Scan the material for the word "bounding" and copy each line where it occurs.

--- START ---

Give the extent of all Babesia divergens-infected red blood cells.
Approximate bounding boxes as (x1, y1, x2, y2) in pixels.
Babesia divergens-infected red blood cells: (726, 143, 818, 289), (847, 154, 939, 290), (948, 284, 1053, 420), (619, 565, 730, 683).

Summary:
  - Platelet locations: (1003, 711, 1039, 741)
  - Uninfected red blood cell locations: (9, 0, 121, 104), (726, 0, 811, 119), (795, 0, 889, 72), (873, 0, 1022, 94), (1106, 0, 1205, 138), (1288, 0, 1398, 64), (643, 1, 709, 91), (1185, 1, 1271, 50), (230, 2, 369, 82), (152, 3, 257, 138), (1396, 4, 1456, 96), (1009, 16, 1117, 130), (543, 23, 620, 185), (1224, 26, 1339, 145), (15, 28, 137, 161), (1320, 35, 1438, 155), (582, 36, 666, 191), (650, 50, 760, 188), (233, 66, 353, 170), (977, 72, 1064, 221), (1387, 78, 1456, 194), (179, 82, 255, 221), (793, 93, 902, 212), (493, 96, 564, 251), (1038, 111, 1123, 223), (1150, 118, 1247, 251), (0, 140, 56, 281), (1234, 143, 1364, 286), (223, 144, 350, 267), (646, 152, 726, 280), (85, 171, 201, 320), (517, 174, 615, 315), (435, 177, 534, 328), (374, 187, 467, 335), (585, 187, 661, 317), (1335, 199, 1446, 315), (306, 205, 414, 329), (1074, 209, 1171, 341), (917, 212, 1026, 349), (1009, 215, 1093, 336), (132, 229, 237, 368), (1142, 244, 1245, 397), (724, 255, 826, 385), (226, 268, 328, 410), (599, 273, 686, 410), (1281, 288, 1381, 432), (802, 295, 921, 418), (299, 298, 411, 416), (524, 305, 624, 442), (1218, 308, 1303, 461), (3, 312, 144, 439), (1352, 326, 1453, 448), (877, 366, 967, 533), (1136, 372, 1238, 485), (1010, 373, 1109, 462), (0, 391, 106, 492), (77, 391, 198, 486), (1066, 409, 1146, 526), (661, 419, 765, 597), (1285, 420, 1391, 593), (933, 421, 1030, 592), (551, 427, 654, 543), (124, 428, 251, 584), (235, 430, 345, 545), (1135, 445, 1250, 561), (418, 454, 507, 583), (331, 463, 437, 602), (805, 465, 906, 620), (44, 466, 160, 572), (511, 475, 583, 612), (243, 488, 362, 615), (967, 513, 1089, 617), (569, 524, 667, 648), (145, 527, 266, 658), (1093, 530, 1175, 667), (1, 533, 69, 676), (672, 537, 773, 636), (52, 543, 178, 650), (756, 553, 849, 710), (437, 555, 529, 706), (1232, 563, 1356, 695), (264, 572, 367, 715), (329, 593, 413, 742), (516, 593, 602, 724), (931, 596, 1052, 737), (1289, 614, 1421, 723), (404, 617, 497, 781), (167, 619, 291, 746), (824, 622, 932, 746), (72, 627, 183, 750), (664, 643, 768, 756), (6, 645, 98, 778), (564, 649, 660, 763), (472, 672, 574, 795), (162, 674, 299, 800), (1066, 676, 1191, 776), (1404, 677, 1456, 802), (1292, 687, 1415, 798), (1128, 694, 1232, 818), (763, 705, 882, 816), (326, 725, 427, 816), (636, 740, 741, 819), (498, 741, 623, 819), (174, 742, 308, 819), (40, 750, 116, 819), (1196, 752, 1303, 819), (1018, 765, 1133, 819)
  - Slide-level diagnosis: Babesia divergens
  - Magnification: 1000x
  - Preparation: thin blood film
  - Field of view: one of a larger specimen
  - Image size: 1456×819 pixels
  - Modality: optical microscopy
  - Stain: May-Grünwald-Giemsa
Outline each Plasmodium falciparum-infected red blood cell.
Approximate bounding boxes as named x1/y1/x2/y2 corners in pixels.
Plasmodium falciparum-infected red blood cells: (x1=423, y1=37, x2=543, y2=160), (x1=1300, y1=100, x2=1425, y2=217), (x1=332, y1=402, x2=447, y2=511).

--- END ---

Task answer
Approximate bounding boxes as (x1, y1, x2, y2) in pixels.
Approximate bounding boxes as named x1/y1/x2/y2 corners in pixels.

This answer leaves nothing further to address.